1990 - U.S. Vice President Dan Quayle was enshrined in the Little League Museum's Hall of Excellence.

1992 - Germany's primary political parties agreed to tighten postwar asylum laws.

1992 - In India, thousands of Hindu extremists destroyed a mosque. The following two months of Hindu-Muslim rioting resulted in at least 2,000 people being killed.

1993 - Former priest James R. Porter was sentenced to 18 to 20 years in prison. Porter had admitted molesting 28 children in the 1960s.

1994 - Orange County, CA, filed for bankruptcy protection due to investment losses of about $2 billion. The county is one of the richest in the U.S. and became to largest municipality to file for bankruptcy.

1997 - A Russian Antonov 124 military transport crashed into a residential area in Irkutsk, Russia, shortly after takeoff. 70 people were killed.
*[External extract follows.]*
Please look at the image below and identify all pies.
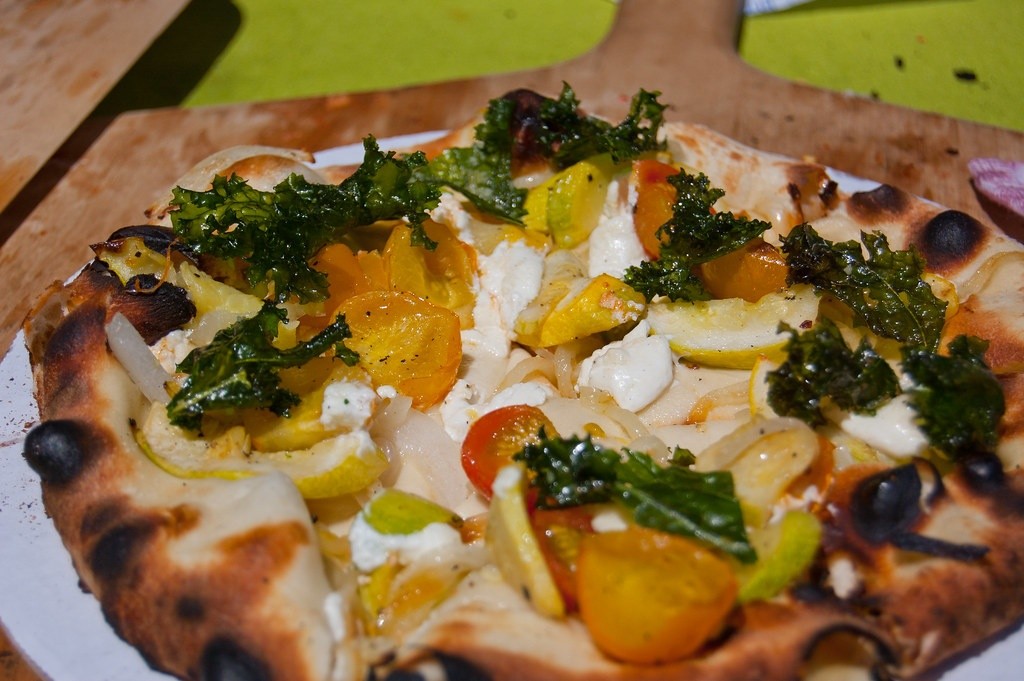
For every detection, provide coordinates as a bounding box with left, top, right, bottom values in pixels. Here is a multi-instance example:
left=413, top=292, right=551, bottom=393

1998 - In Venezuela, former Lieutenant Colonel Hugo Chavez was elected president. He had staged a bloody coup attempt against the government six years earlier.

1998 - Astronauts aboard the space shuttle Endeavour connected the first two building blocks of the international space station in the shuttle cargo bay.

2002 - Winona Ryder was sentenced to 36 months of probation and 480 hours of community service stemming from her conviction for shoplifting from Saks Fifth Avenue. She was also ordered to pay $10,000 in fines and restitution.

2002 - Officials released the detailed plans for a $4.7 million memorial commemorating Princess Diana. The large oval fountain was planned to be constructed in London's Hyde Park.